| Set tasks |
1. From the article on Indiana bar leadership, transcribe the passage from "Adinamis, who will" up to and including "have a problem.".
2. In the article on Indiana bar leadership, what share of Indiana lawyers does Jim Dimos say practice in small and solo firms?

| Quoted text |
::::

Hawkins said he and Jennifer also carry individual caseloads, though he acknowledged she’ll likely be picking up a bit more due to his bar leadership commitments in the year ahead.

“We speak about work at the office, and we speak a lot about work at home,” Hawkins said. “It’s just like the family business.”

Carol Adinamis said that in a profession such as law, it’s natural that people would choose to practice with spouses or family members. “The fact that you have people that you trust implicitly is very valuable,” she said.

Adinamis, who will become ISBA president in October 2015, is looking forward to serving in the bar’s leadership. “I think what I really want to see us do ... is focus on things we can do for Indiana lawyers that make their lives easier and make their work lives more effective and efficient.”

She said it’s important that lawyers know the state bar association is the first place they should turn when they have a problem.

Heppenheimer, who practices in a two-person firm, will follow Adinamis in leadership. He said service should be the hallmark of what the bar is doing. “Part and parcel of that will be improving, making sure the legal community is serving the citizens of Indiana well ... and making sure the legal system runs efficiently.”

‘Down to earth’

Outgoing ISBA president Jim Dimos, a partner with the large Indianapolis firm Frost Brown Todd LLC, said it’s fitting that representatives of small firms will lead the bar in the coming years since about 70 to 80 percent of Indiana lawyers practice in small and solo firms.

::::

| Extracted records |
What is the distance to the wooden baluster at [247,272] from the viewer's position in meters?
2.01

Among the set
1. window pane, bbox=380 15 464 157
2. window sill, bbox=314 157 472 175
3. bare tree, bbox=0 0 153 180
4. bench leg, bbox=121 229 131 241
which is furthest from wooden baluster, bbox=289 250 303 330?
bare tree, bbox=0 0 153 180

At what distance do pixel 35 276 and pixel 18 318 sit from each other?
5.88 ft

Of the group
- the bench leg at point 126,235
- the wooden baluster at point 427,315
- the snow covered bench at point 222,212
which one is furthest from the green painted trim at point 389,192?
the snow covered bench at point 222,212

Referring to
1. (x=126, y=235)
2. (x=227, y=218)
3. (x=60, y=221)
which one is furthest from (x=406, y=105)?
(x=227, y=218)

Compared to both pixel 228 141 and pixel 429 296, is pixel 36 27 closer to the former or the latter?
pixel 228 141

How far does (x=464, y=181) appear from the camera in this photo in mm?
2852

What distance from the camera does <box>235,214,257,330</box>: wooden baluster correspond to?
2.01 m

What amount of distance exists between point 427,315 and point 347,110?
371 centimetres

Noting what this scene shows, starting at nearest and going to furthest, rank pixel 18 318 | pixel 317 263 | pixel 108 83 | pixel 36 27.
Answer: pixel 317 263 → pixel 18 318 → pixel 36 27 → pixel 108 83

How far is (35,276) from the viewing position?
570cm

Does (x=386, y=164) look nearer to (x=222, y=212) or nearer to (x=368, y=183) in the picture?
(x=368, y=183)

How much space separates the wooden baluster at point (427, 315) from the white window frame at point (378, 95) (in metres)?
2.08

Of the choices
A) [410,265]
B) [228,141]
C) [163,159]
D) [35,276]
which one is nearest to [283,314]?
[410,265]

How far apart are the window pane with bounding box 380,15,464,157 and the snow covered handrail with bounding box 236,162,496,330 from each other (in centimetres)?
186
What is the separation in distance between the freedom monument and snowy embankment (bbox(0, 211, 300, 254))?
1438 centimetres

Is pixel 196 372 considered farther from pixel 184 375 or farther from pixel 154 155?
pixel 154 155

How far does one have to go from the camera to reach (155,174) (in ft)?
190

::::

| Exercise answers |
1.
Adinamis, who will become ISBA president in October 2015, is looking forward to serving in the bar’s leadership. “I think what I really want to see us do ... is focus on things we can do for Indiana lawyers that make their lives easier and make their work lives more effective and efficient.”

She said it’s important that lawyers know the state bar association is the first place they should turn when they have a problem.

2. About 70 to 80 percent.